Reproduce the passage of the post about the reversible byte function starting at "Here's the simplest" and ending at "specific one later.".

Excerpt:
*****
Here are your requirements as I understand them:

  1. Let B be the space of bytes. You want a one-to-one (and thus onto) function f: B^4 -> B^4.
  2. If you change any single input byte, then all output bytes change.

Here's the simplest solution I have thusfar. I have avoided posting for a while because I kept trying to come up with a better solution, but I haven't thought of anything.

Okay, first of all, we need a function g: B -> B which takes a single byte and returns a single byte. This function must have two properties: g(x) is reversible, and x^g(x) is reversible. [Note: ^ is the XOR operator.] Any such g will do, but I will define a specific one later.

Given such a g, we define f by f(a,b,c,d) = (a^b^c^d, g(a)^b^c^d, a^g(b)^c^d, a^b^g(c)^d). Let's check your requirements:

  1. Reversible: yes. If we XOR the first two output bytes, we get a^g(a), but by the second property of g, we can recover a. Similarly for the b and c. We can recover d after getting a,b, and c by XORing the first byte with (a^b^c).
*****
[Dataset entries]
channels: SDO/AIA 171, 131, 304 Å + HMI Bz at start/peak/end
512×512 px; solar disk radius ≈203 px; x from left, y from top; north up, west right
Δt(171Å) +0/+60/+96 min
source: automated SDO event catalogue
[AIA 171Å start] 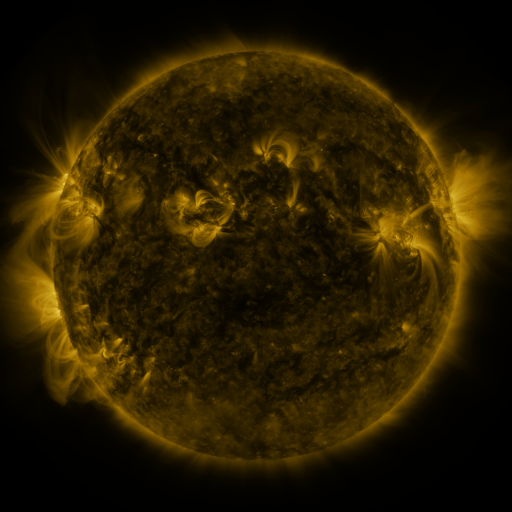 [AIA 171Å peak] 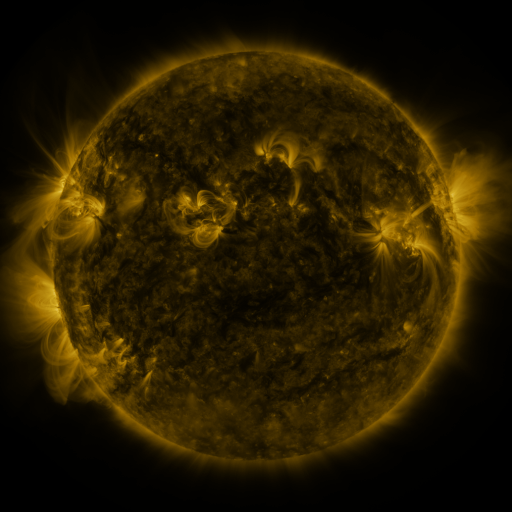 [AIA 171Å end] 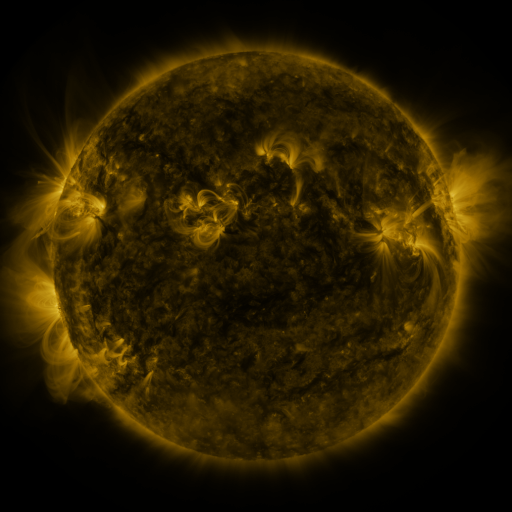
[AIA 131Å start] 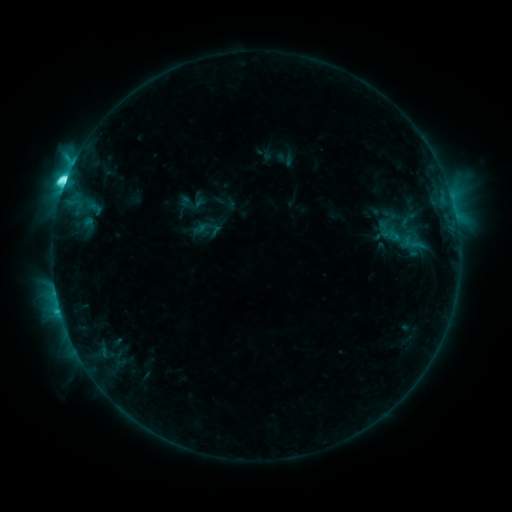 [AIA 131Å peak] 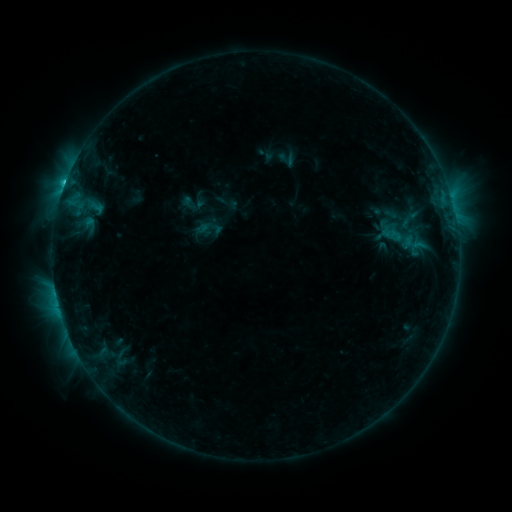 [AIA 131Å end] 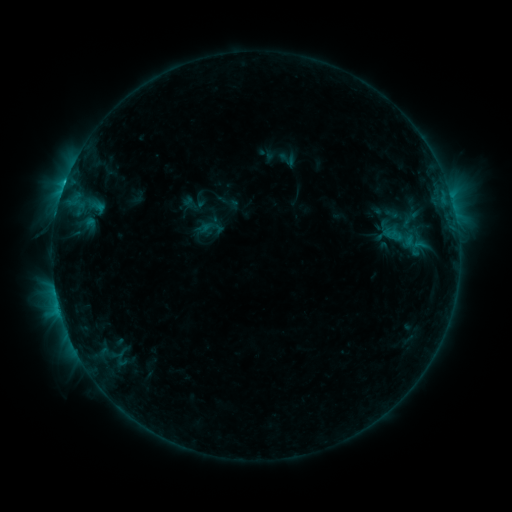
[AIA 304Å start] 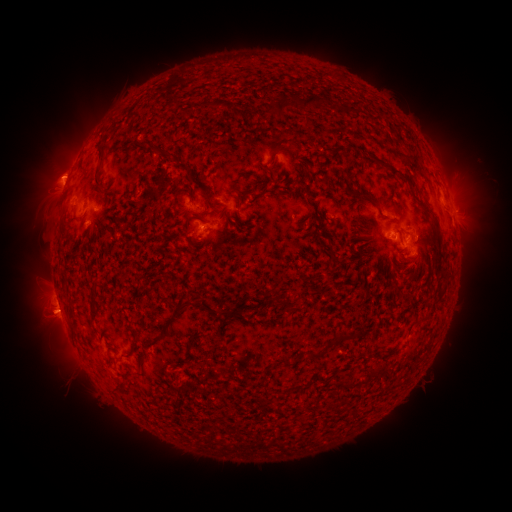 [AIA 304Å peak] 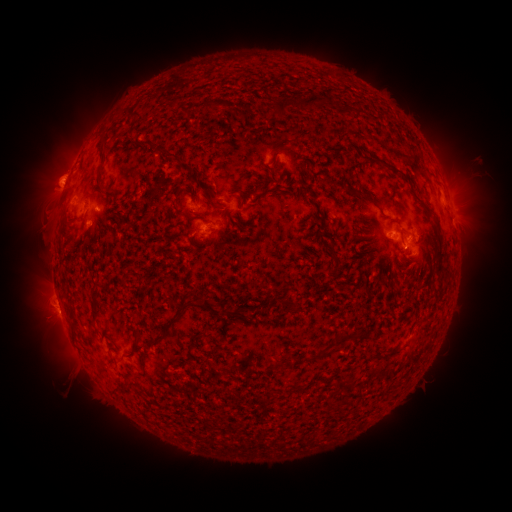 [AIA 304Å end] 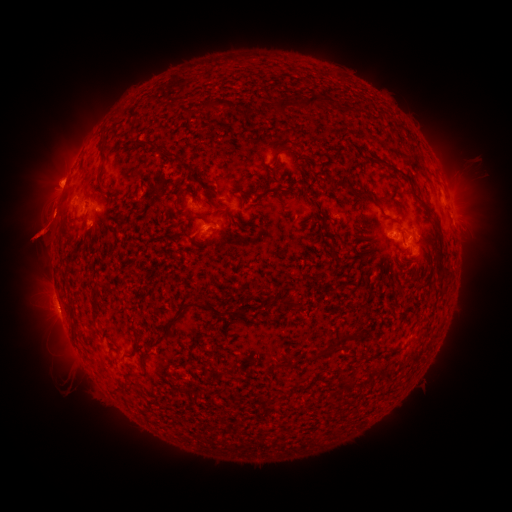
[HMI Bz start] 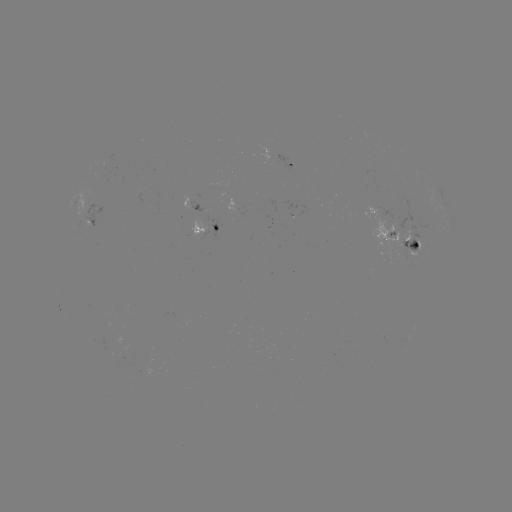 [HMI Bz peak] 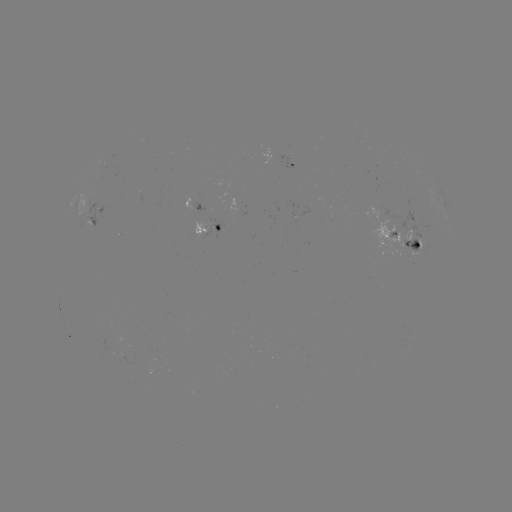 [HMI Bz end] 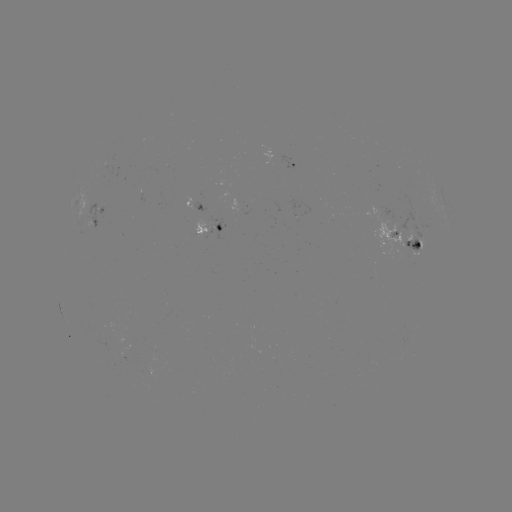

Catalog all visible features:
*****
Response below:
Here's the simplest solution I have thusfar. I have avoided posting for a while because I kept trying to come up with a better solution, but I haven't thought of anything.

Okay, first of all, we need a function g: B -> B which takes a single byte and returns a single byte. This function must have two properties: g(x) is reversible, and x^g(x) is reversible. [Note: ^ is the XOR operator.] Any such g will do, but I will define a specific one later.